DOI-USGS / ISIS3

Integrated Software for Imagers and Spectrometers v3. ISIS3 is a digital image processing software package to manipulate imagery collected by current and past NASA and International planetary missions.
https://isis.astrogeology.usgs.gov
Other
200 stars 168 forks source link

findFeaturesSegment.py - /tmp fills immediately if WORKDIR not specified due to image segments location change #5655

Open lwellerastro opened 2 days ago

lwellerastro commented 2 days ago

ISIS version(s) affected: I8.2.0RC1 (not yet released update)

Description
The latest unreleased version of the script includes a new parameter WORKDIR which was added to save temporary lists from findimageoverlaps and overlapstats runs. This was originally requested for debugging purposes in other script posts.
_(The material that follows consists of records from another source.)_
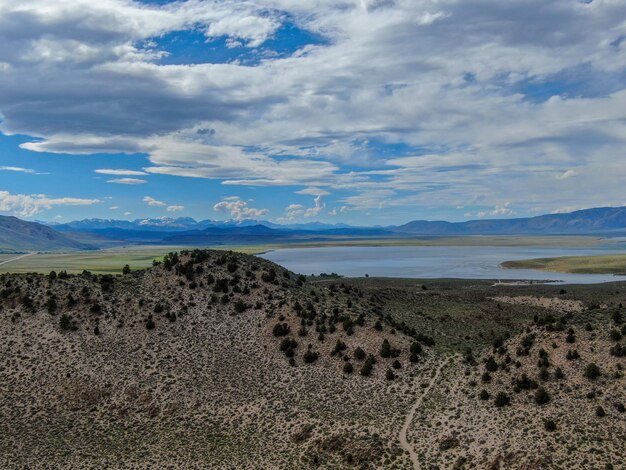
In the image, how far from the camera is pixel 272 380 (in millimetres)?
50375

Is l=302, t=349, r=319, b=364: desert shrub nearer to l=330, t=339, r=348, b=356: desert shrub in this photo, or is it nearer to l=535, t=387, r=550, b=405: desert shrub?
l=330, t=339, r=348, b=356: desert shrub

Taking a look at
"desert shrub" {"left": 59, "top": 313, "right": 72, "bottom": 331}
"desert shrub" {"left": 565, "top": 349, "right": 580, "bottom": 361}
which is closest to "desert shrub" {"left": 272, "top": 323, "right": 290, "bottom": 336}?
"desert shrub" {"left": 59, "top": 313, "right": 72, "bottom": 331}

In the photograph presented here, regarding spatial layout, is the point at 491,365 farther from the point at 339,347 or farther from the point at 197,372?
the point at 197,372

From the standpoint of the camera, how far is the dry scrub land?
3894 centimetres

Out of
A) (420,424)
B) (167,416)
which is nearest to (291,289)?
(167,416)

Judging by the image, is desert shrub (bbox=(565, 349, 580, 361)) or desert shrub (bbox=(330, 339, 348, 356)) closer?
desert shrub (bbox=(565, 349, 580, 361))

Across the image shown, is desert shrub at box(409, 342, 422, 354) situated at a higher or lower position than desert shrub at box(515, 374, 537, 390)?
higher

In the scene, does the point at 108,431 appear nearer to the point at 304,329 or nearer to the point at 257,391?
the point at 257,391

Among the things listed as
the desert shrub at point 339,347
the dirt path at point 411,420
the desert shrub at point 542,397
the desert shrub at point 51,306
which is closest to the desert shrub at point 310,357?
the desert shrub at point 339,347

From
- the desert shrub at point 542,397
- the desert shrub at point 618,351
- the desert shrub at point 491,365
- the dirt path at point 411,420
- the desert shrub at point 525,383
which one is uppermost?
the desert shrub at point 618,351

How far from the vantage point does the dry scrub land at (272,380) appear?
38.9 meters

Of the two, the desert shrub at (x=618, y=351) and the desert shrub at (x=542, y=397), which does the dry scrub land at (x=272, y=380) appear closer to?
the desert shrub at (x=618, y=351)

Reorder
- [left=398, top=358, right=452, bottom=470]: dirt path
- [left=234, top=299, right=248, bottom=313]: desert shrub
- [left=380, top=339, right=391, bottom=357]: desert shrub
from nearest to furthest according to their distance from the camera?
[left=398, top=358, right=452, bottom=470]: dirt path, [left=380, top=339, right=391, bottom=357]: desert shrub, [left=234, top=299, right=248, bottom=313]: desert shrub

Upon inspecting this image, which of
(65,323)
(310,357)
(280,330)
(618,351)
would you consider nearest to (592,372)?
(618,351)
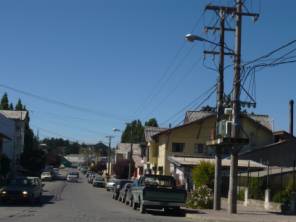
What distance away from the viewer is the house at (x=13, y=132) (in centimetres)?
8989

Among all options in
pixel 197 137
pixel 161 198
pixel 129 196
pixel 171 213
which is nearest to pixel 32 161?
pixel 197 137

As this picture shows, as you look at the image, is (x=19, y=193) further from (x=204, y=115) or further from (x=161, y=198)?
(x=204, y=115)

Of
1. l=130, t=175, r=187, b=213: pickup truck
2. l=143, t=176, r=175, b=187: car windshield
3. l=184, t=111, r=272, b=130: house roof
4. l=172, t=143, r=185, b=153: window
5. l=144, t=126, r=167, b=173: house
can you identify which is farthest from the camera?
l=144, t=126, r=167, b=173: house

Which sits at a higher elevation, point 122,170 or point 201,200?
point 122,170

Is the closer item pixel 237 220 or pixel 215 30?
pixel 237 220

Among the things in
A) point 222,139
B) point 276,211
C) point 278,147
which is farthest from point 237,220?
point 278,147

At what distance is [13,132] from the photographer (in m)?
98.6

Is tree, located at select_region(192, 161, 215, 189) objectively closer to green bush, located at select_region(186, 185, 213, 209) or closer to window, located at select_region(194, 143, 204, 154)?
green bush, located at select_region(186, 185, 213, 209)

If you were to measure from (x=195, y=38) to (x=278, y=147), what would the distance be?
112ft

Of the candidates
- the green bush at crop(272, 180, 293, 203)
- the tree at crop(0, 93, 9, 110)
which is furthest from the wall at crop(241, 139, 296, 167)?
the tree at crop(0, 93, 9, 110)

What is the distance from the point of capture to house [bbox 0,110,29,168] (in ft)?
295

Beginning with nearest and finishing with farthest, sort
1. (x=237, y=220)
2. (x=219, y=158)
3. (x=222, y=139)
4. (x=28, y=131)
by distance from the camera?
1. (x=237, y=220)
2. (x=222, y=139)
3. (x=219, y=158)
4. (x=28, y=131)

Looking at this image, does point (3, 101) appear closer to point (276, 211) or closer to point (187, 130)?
point (187, 130)

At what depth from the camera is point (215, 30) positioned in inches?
1416
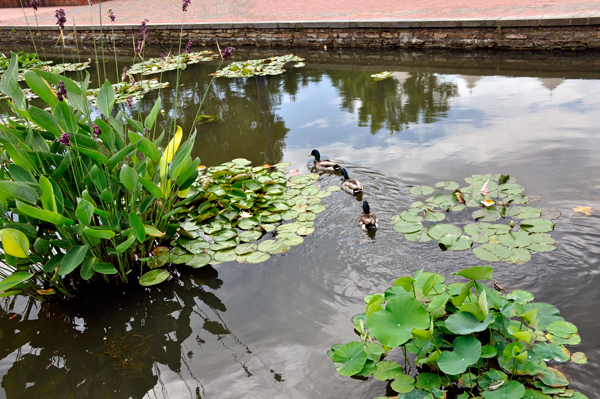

The new parameter and directory work when specified, however, the image segments are now being written to this area when they hadn't before. The problem occurs if the user doesn't specify WORKDIR and input/output lists along with the image segments are written to /tmp. Most /tmp areas are very small (cluster nodes and astrovm's have about 9G each for /tmp; my VM has 3G) and gets filled up very quickly when the LROC NAC segments are written there, especially for numerous runs on a cluster, and the process dies almost immediately. A long LROC NAC image can be 0.5G in size, which is then duplicated when segmented. The image being worked on and all of the potentially overlapping images in the FROMLIST are also present, so a lot of space is needed. /tmp is not an appropriate area for these data.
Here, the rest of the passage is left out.